> **FRAGMENT DOKUMENTU**:
- - - - - - -

Najpoważniejsza eskalacja nastąpiła jednak jesienią. W nocy z 12 na 13 września wojsko Azerbejdżanu przeprowadziło ostrzał przygranicznych armeńskich prowincji – Gegharkuniku, Wajoc Dzoru i Sjuniku – używając ciężkiej artylerii oraz dronów. Starcia objęły terytorium nie Górskiego Karabachu, a Republiki Armenii. Zniszczenia dotknęły takie miasta jak Wardenis, Goris, Dżermuk i Kapan. W wyniku dwudniowych walk zginęło kilkuset żołnierzy obu stron, a Azerbejdżan zajął 10 kilometrów kwadratowych Armenii i nadal je okupuje.

Nie jest to pierwszy przypadek utraty terytorium przez Republikę Armenii po rozejmie z 9 listopada 2020 roku. W maju 2021 roku armia azerbejdżańska przeprowadziła agresję na armeńską granicę w rejonie Sjunik oraz Gegharkunik. W wyniku tych działań Azerbejdżan zajął 40 kilometrów kwadratowych Armenii. Daje to w sumie 50 kilometrów kwadratowych armeńskiej ziemi pod azerbejdżańską kontrolą.

- - - - - - -

> **DOSTARCZONY MATERIAŁ**:
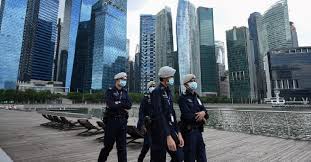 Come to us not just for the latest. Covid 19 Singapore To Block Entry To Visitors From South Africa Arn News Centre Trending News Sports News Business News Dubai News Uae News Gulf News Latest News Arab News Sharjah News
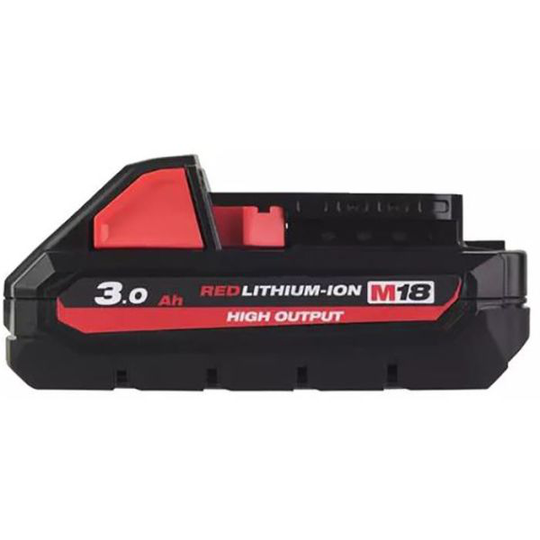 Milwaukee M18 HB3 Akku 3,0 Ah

- - - - - - -

> **ZADANIE DO WYKONANIA**: Powtórz bez zmian część tekstu o walkach na granicy Armenii i Azerbejdżanu, zaczynając od słów „Nie jest to” i idąc dalej aż do słów „pod azerbejdżańską kontrolą.”.

> **ROZWIĄZANIE ZADANIA**:
Nie jest to pierwszy przypadek utraty terytorium przez Republikę Armenii po rozejmie z 9 listopada 2020 roku. W maju 2021 roku armia azerbejdżańska przeprowadziła agresję na armeńską granicę w rejonie Sjunik oraz Gegharkunik. W wyniku tych działań Azerbejdżan zajął 40 kilometrów kwadratowych Armenii. Daje to w sumie 50 kilometrów kwadratowych armeńskiej ziemi pod azerbejdżańską kontrolą.